The definition of Godement product is given in https://ncatlab.org/nlab/show/Godement+product.
It says that given functors \begin{align*} F_1, G_1 : C \rightarrow D \\ F_2, G_2 : D \rightarrow E \end{align*} and natural transformations \begin{align*} \alpha: F_1 \Rightarrow G_1\\ \beta: F_2 \Rightarrow G_2 \end{align*} the components of the Godement product \begin{equation*} \beta \circ \alpha : F_2 \circ F_1 \Rightarrow G_2 \circ G_1 \end{equation*} is given by the equivalent formulas: \begin{align*} (\beta \circ \alpha)_M = \beta_{G_1 (M)} \circ F_2 (\alpha_M) \\ (\beta \circ \alpha)_M = G_2 (\alpha_M) \circ \beta_{F_1 (M)} \end{align*}
I think I know how these definitions came about; \begin{align*} (F_2 \circ F_1)(M) \xrightarrow{F_2(\alpha_M)}(F_2 \circ G_1)(M) \xrightarrow{\beta_{G_1(M)}}(G_2 \circ G_1)(M) \\ (F_2 \circ F_1)(M) \xrightarrow{\beta_{F_1(M)}}(G_2 \circ F_1)(M) \xrightarrow{G_2(\alpha_M)}(G_2 \circ G_1)(M) \end{align*}
However, I can't see how are they equivalent. Can anyone show me? Thank you.
The way I understand it is visually. Start with the commutative square expressing the natural map in D between F1 and G1. Now project this diagram twice into E, first using F2, second time using G2. The two Squares you get are both commutative (property of functors).

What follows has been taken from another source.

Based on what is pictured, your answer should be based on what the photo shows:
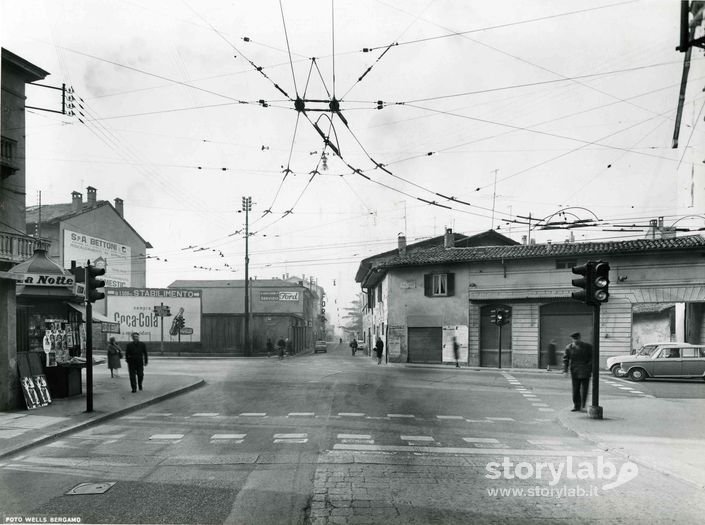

Imagine them as two opposite faces of a cube diagram in E. The two Squares are connected by the four other squares of the cube. Because of the existence of beta, we can show that these four squares also commute. Now it is possible to define a natural map by going from say the top left of one Square, and travelling to the bottom left corner of the opposite Square. Because everything commutes this is well defined and gives a natural map.